#### PROBLEM DESCRIPTION:
Please copy out the lines in the entries that contain "zebraplains".

Collected data
++++++++++

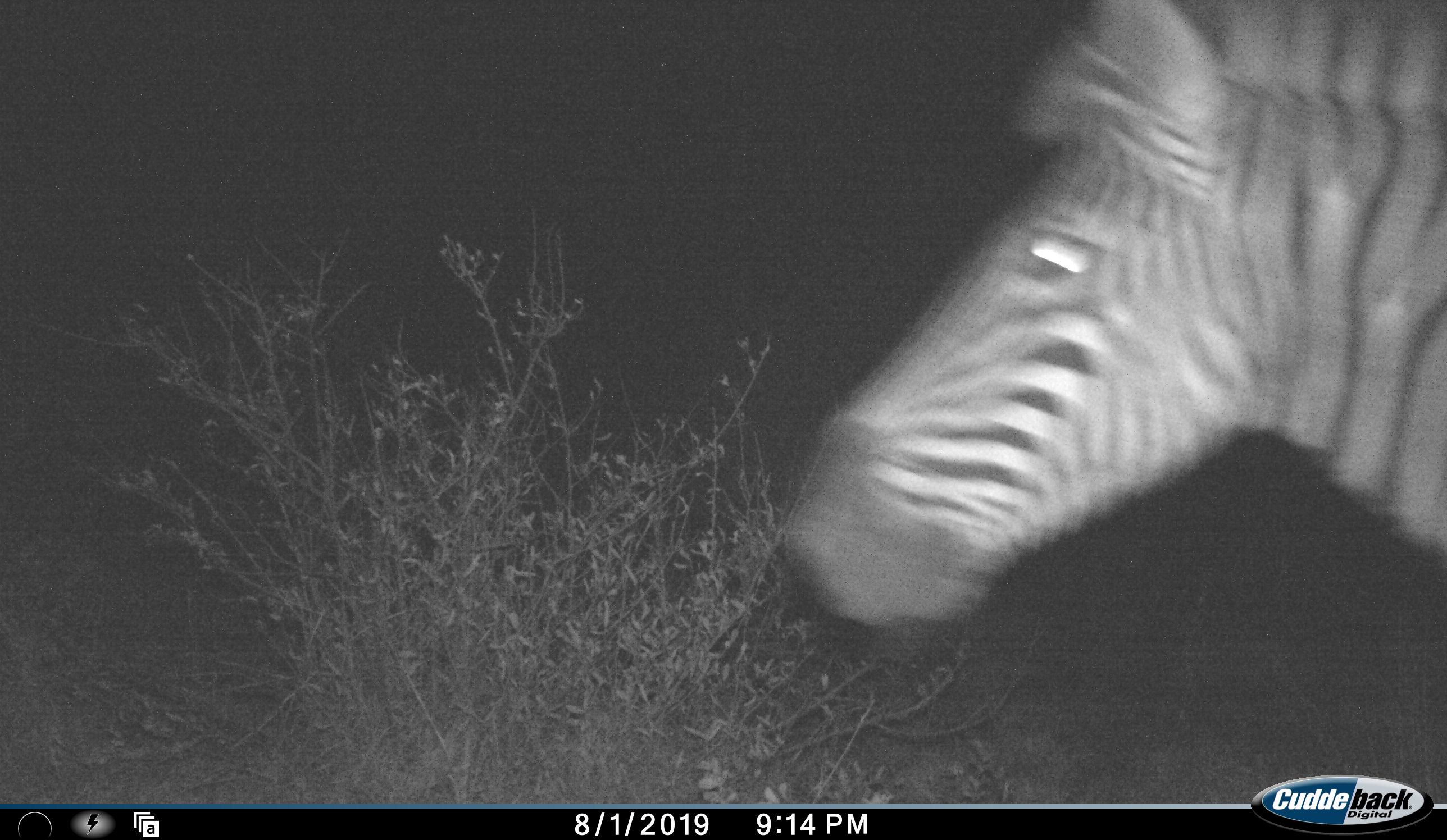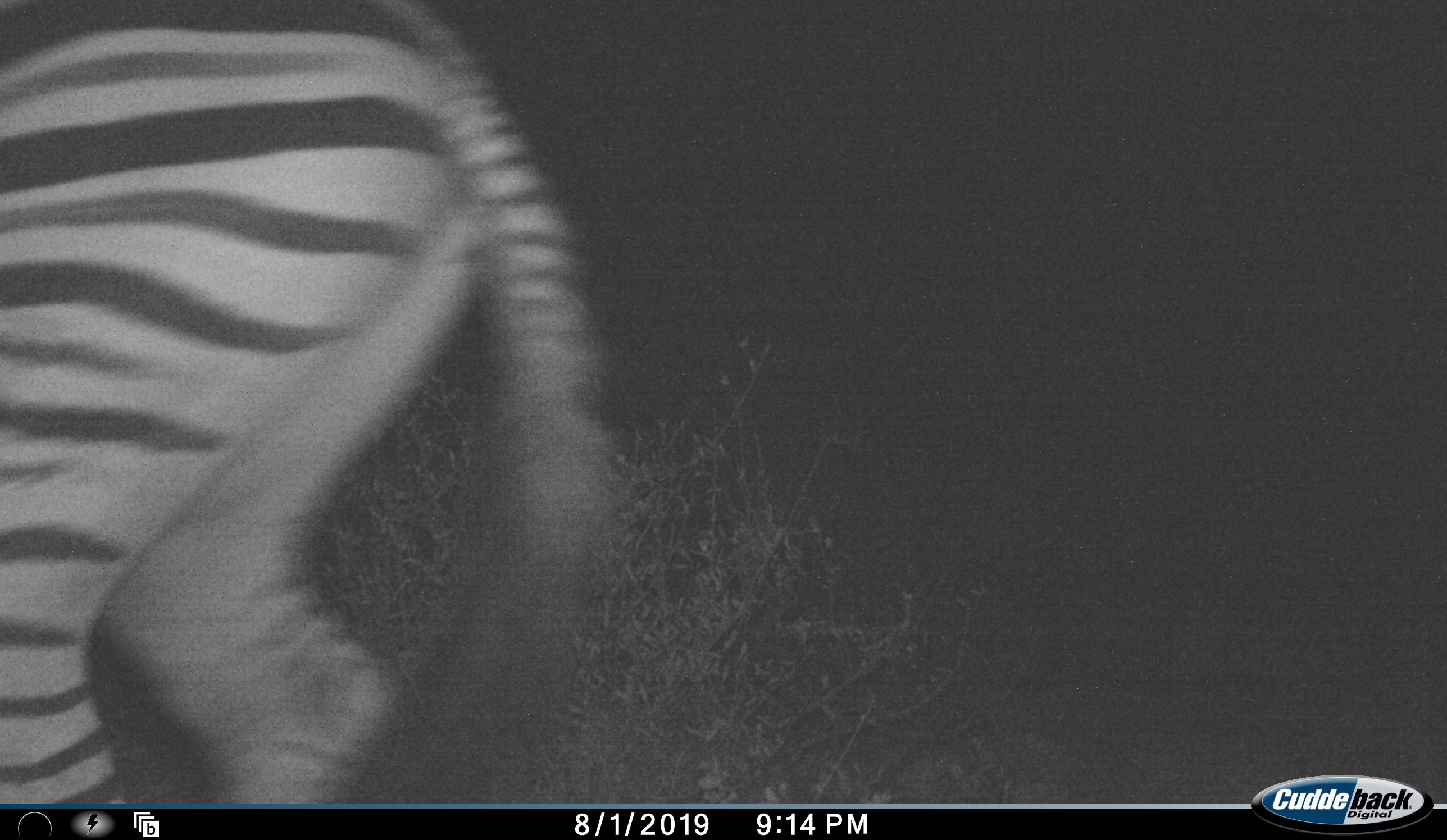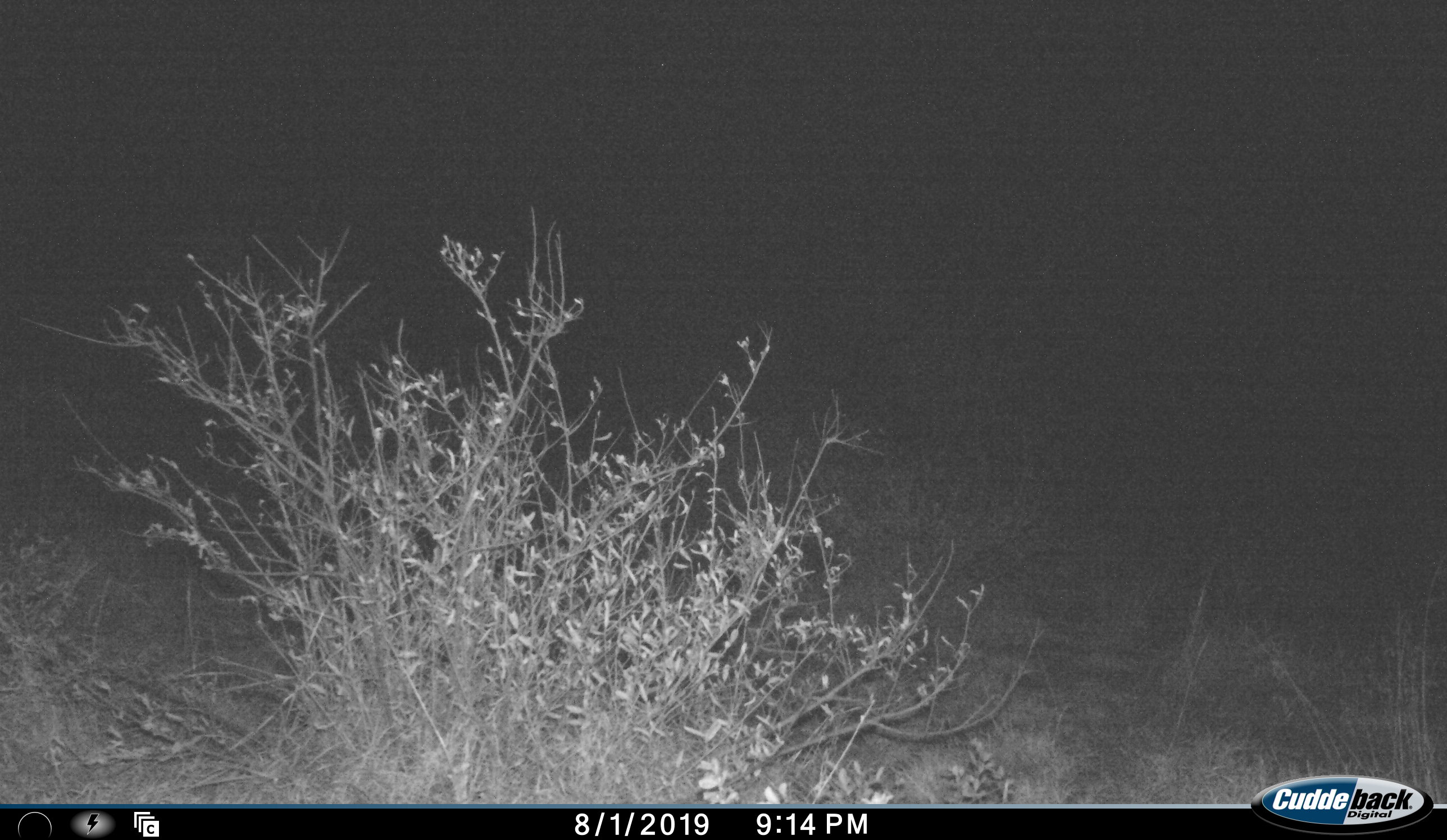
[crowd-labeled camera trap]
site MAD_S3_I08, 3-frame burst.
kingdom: Animalia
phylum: Chordata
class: Mammalia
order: Perissodactyla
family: Equidae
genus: Equus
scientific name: Equus quagga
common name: plains zebra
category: zebraplains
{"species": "zebraplains (plains zebra) (Equus quagga)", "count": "1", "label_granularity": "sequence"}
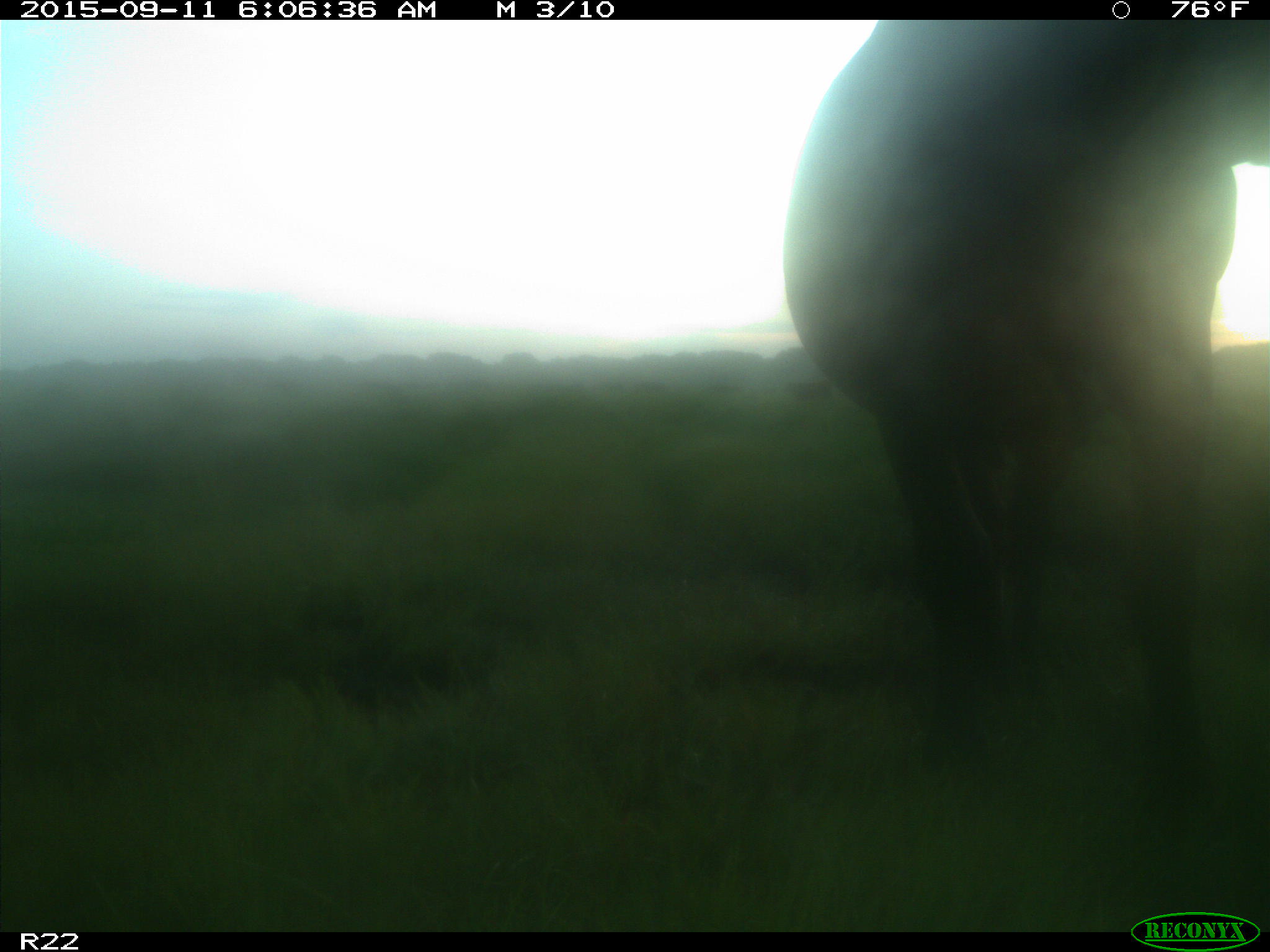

++++++++++

#### EXPECTED ANSWER:
category: zebraplains
{"species": "zebraplains (plains zebra) (Equus quagga)", "count": "1", "label_granularity": "sequence"}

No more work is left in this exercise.